Así que he decidido desde que estamos en esta isla, levantarme mucho antes de hacerse de día y escribir en mi cuaderno sobre la mesa de la cocina, después de haberme preparado el café, mientras espero ver amanecer, ver salir el sol. Es mi hora mágica. Los amaneceres en esta cocina se tornan momentos soberbios, tanto, que me quedaría a vivir en esa hora donde sólo tiene cabida la luz, el silencio y las historias que imagino en mi cabeza y que intentó plasmar en negro sobre blanco. Aquí y ahora cada una de esas historias se vuelven reales. Me llena de una profunda dicha el juntar palabras y darles un sentido y comprobar cómo lo que solo era una idea o un pensamiento se convierte en algo que puede cobrar verdadera importancia, tanto para mí como para mis lectores.

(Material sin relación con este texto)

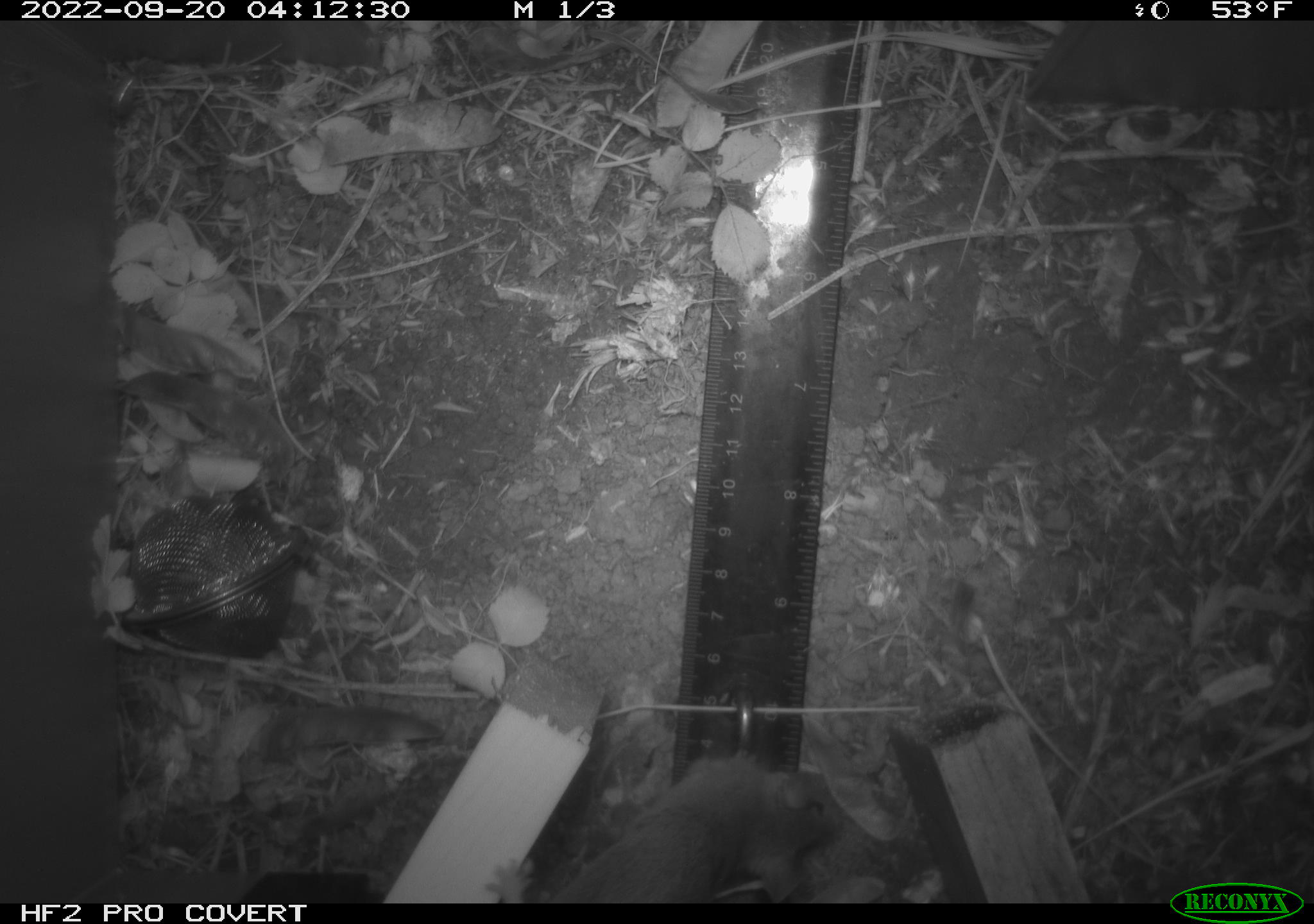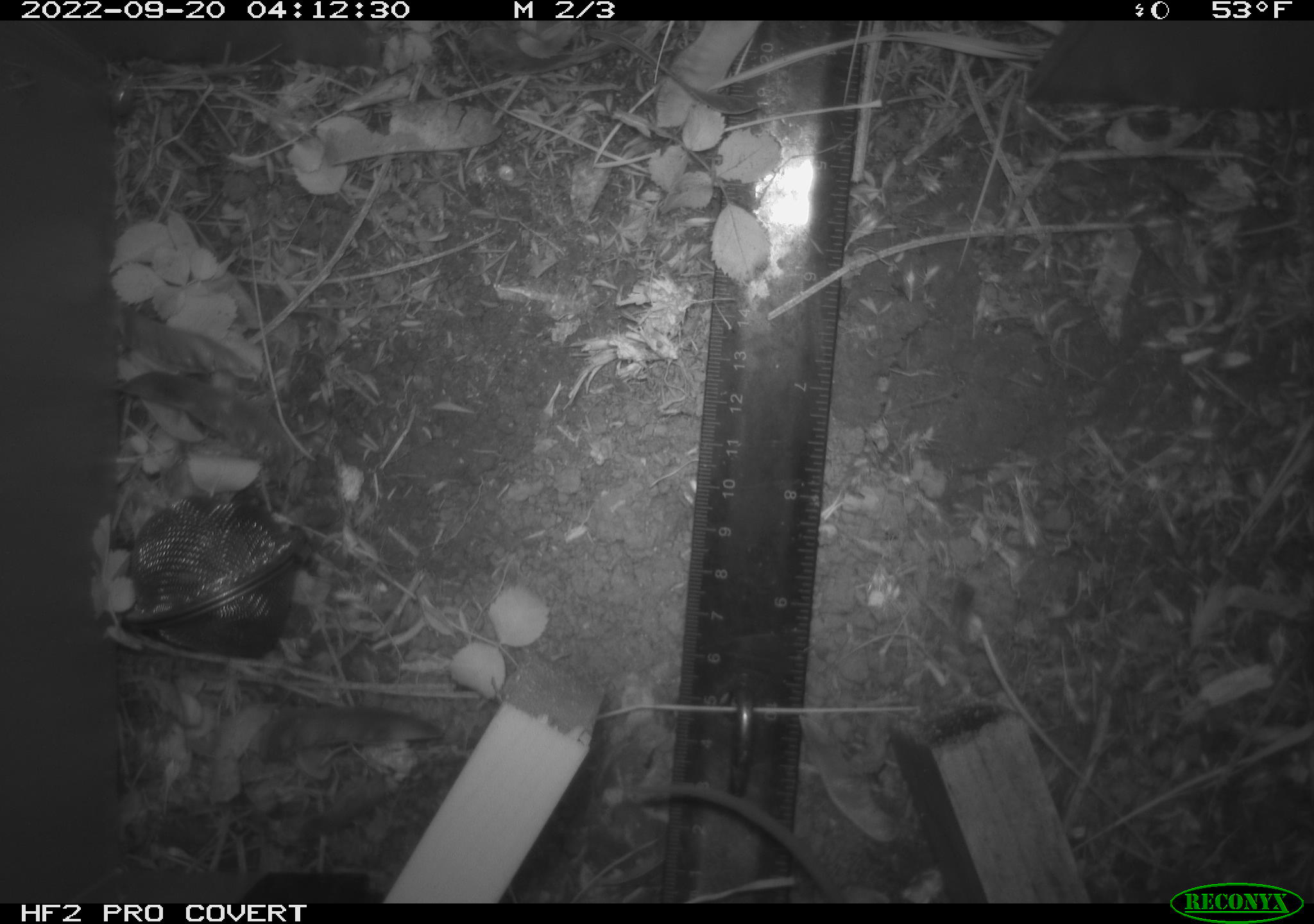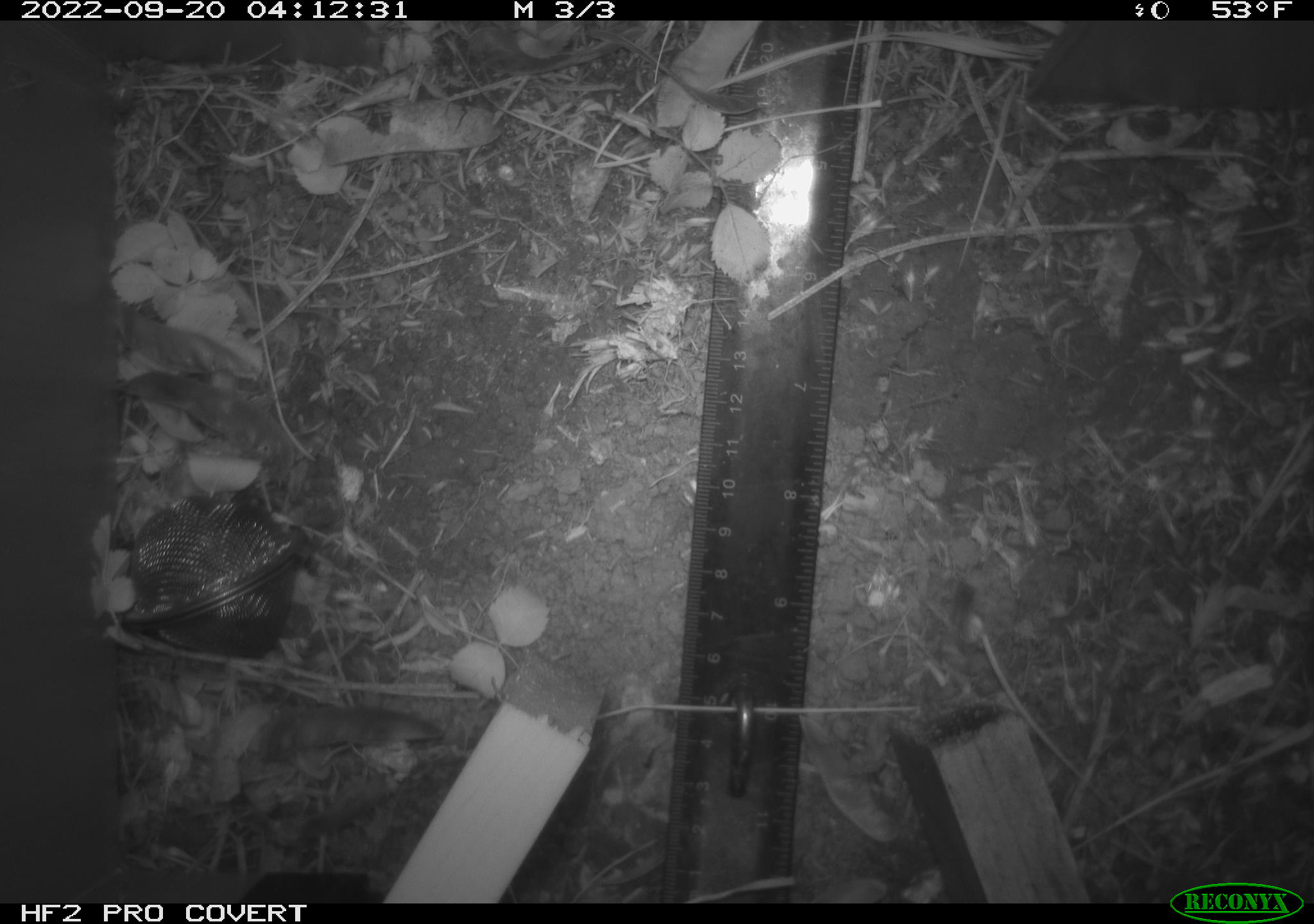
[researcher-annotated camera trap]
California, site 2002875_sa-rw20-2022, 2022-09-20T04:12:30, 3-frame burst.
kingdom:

Y que ello ocurra en la hora del amanecer es pura energía, es el sentido, el propósito, la raíz y el ser de toda una vida. Alberto sabe del valor de esta hora para mí y de cómo disfruto trabajando en este ínterin que va de la noche a las once de la mañana, para después tomarme el resto de horas libres y volver al trabajo por la tarde. Por ello, cuando la mañana ya ha tomado forma, va en un visto y no visto al Rey del Pan y como el primer día despliega sobre la mesa de la cocina delicias apetitosas, para seguidamente desayunar los tres juntos como el primer día. Es nuestra forma de celebrar el amanecer y el carácter positivo y vital que recorre esta casa y nuestros cuerpos. Y una vez saciado nuestro estómago, juntos y de la mano, nos vamos a descubrir la isla y las demás islas, tras el trote de Nuna, que camina siempre unos cuantos pasos por delante de nosotros, como si su misión es en este mundo fuese la de conquistar el mismo Universo. Y en su alegría desconoce e ignora que ya lo ha conquistado, que el mero hecho de existir es prueba de ello.